# Challenge
Return the whole listing, keeping every character the same.

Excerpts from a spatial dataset
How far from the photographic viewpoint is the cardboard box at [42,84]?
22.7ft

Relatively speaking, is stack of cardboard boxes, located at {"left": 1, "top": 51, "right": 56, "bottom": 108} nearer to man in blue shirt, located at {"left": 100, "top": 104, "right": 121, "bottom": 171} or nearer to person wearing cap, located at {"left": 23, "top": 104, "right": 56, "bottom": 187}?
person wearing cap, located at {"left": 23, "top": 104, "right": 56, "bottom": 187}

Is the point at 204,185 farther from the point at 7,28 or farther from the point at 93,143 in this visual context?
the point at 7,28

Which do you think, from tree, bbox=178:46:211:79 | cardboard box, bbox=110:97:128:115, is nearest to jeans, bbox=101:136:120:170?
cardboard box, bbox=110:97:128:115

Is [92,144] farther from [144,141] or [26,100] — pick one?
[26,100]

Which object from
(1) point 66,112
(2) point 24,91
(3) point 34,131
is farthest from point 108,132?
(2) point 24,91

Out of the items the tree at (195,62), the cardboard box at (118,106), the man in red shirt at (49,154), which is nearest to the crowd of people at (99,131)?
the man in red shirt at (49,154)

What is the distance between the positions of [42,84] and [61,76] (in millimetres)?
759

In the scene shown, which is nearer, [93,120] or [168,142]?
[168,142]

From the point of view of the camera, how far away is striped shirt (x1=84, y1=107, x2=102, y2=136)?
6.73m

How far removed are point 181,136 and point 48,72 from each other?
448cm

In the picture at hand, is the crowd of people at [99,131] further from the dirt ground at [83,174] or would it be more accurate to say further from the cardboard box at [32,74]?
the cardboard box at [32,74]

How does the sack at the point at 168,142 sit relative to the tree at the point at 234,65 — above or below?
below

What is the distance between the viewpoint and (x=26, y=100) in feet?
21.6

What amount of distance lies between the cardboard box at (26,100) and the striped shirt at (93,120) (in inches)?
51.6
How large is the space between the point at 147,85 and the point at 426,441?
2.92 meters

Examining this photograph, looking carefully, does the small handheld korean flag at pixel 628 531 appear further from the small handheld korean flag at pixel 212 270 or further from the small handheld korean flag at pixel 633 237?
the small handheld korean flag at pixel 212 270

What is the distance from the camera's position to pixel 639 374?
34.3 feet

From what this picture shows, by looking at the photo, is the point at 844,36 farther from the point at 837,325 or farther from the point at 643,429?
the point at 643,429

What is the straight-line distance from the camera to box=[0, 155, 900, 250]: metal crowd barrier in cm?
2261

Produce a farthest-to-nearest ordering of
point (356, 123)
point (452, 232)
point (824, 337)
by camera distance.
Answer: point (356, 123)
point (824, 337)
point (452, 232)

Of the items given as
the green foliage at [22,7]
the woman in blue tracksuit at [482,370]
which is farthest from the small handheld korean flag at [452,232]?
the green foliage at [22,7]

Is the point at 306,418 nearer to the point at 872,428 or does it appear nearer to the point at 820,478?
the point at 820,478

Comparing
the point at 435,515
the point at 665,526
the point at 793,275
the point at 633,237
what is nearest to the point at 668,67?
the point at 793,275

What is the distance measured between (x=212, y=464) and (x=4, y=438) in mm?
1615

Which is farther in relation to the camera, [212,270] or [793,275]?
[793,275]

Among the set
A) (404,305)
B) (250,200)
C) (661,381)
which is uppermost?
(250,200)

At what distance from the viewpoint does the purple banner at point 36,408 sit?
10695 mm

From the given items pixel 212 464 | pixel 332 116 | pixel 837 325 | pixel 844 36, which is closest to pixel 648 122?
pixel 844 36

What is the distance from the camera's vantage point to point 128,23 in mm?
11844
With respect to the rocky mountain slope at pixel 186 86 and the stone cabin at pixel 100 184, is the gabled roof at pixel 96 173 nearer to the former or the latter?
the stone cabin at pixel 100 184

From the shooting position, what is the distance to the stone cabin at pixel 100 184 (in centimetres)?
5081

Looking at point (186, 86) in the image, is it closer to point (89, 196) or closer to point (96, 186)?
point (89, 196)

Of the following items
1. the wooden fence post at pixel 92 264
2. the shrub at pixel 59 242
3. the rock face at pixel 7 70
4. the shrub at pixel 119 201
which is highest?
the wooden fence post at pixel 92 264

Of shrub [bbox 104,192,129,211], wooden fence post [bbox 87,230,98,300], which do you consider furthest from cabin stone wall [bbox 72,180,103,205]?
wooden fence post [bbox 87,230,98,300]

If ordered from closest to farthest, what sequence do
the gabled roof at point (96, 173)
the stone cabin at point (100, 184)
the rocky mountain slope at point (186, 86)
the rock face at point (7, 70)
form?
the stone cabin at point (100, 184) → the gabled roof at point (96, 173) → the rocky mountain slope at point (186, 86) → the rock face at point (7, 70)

# Solution for this task
How far from the photographic viewpoint is the cardboard box at [42,84]?
22.7ft

Relatively speaking, is stack of cardboard boxes, located at {"left": 1, "top": 51, "right": 56, "bottom": 108} nearer to man in blue shirt, located at {"left": 100, "top": 104, "right": 121, "bottom": 171} or nearer to person wearing cap, located at {"left": 23, "top": 104, "right": 56, "bottom": 187}?
person wearing cap, located at {"left": 23, "top": 104, "right": 56, "bottom": 187}

Is the point at 204,185 farther from the point at 7,28 or farther from the point at 93,143 in this visual context?
the point at 7,28

Which do you think, from tree, bbox=178:46:211:79 | cardboard box, bbox=110:97:128:115, is nearest to jeans, bbox=101:136:120:170?
cardboard box, bbox=110:97:128:115

Is [92,144] farther from [144,141] or [26,100] — pick one?
[26,100]

Which object from
(1) point 66,112
(2) point 24,91
(3) point 34,131
is farthest from point 108,132?
(2) point 24,91

Out of the items the tree at (195,62), the cardboard box at (118,106), the man in red shirt at (49,154), which is nearest to the crowd of people at (99,131)?
the man in red shirt at (49,154)

What is the distance between the positions of [42,84] and [61,76] (in millimetres)?
759

In the scene shown, which is nearer, [93,120] or [168,142]?
[168,142]

From the point of view of the camera, how far away is striped shirt (x1=84, y1=107, x2=102, y2=136)?
6.73m

How far removed are point 181,136 and point 48,72 from each other?
448cm

In the picture at hand, is the crowd of people at [99,131] further from the dirt ground at [83,174] or would it be more accurate to say further from the cardboard box at [32,74]?
the cardboard box at [32,74]

How does the sack at the point at 168,142 sit relative to the tree at the point at 234,65 — above or below?
below

What is the distance between the viewpoint and (x=26, y=100) in feet?
21.6

What amount of distance lies between the cardboard box at (26,100) and the striped shirt at (93,120) (in inches)?
51.6
How large is the space between the point at 147,85 and the point at 426,441?
2.92 meters

Examining this photograph, looking carefully, does the small handheld korean flag at pixel 628 531 appear further from the small handheld korean flag at pixel 212 270 or further from the small handheld korean flag at pixel 633 237?
the small handheld korean flag at pixel 212 270

What is the distance from the camera's position to pixel 639 374?
34.3 feet

From what this picture shows, by looking at the photo, is the point at 844,36 farther from the point at 837,325 or farther from the point at 643,429?
the point at 643,429

What is the straight-line distance from the camera to box=[0, 155, 900, 250]: metal crowd barrier in cm?
2261

Produce a farthest-to-nearest ordering of
point (356, 123)
point (452, 232)
point (824, 337)
by camera distance.
Answer: point (356, 123)
point (824, 337)
point (452, 232)

Of the items given as
the green foliage at [22,7]
the woman in blue tracksuit at [482,370]
which is farthest from the small handheld korean flag at [452,232]?
the green foliage at [22,7]

Is the point at 306,418 nearer to the point at 872,428 or does it appear nearer to the point at 820,478?
the point at 820,478

Comparing
the point at 435,515
the point at 665,526
the point at 793,275
the point at 633,237
what is nearest to the point at 668,67?
the point at 793,275

What is the distance measured between (x=212, y=464) and (x=4, y=438) in mm?
1615

Which is farther in relation to the camera, [212,270] or [793,275]?
[793,275]

Among the set
A) (404,305)
B) (250,200)
C) (661,381)
which is uppermost?
(250,200)

At what distance from the viewpoint does the purple banner at point 36,408 sit?
10695 mm

From the given items pixel 212 464 | pixel 332 116 | pixel 837 325 | pixel 844 36, which is closest to pixel 648 122?
pixel 844 36

What is the distance from the camera's vantage point to point 128,23 in mm?
11844
With respect to the rocky mountain slope at pixel 186 86 and the stone cabin at pixel 100 184, is the gabled roof at pixel 96 173 nearer to the former or the latter?
the stone cabin at pixel 100 184

From the shooting position, what is the distance to the stone cabin at pixel 100 184 (in centimetres)?
5081

Looking at point (186, 86) in the image, is it closer to point (89, 196) or closer to point (96, 186)?
point (89, 196)

Of the following items
1. the wooden fence post at pixel 92 264
2. the shrub at pixel 59 242
3. the rock face at pixel 7 70
4. the shrub at pixel 119 201
which is highest?
the wooden fence post at pixel 92 264

Of shrub [bbox 104,192,129,211], wooden fence post [bbox 87,230,98,300], which do you consider furthest from cabin stone wall [bbox 72,180,103,205]?
wooden fence post [bbox 87,230,98,300]

If ordered from closest to farthest, what sequence do
the gabled roof at point (96, 173)
the stone cabin at point (100, 184)
the rocky mountain slope at point (186, 86)
the rock face at point (7, 70)
form?
the stone cabin at point (100, 184) → the gabled roof at point (96, 173) → the rocky mountain slope at point (186, 86) → the rock face at point (7, 70)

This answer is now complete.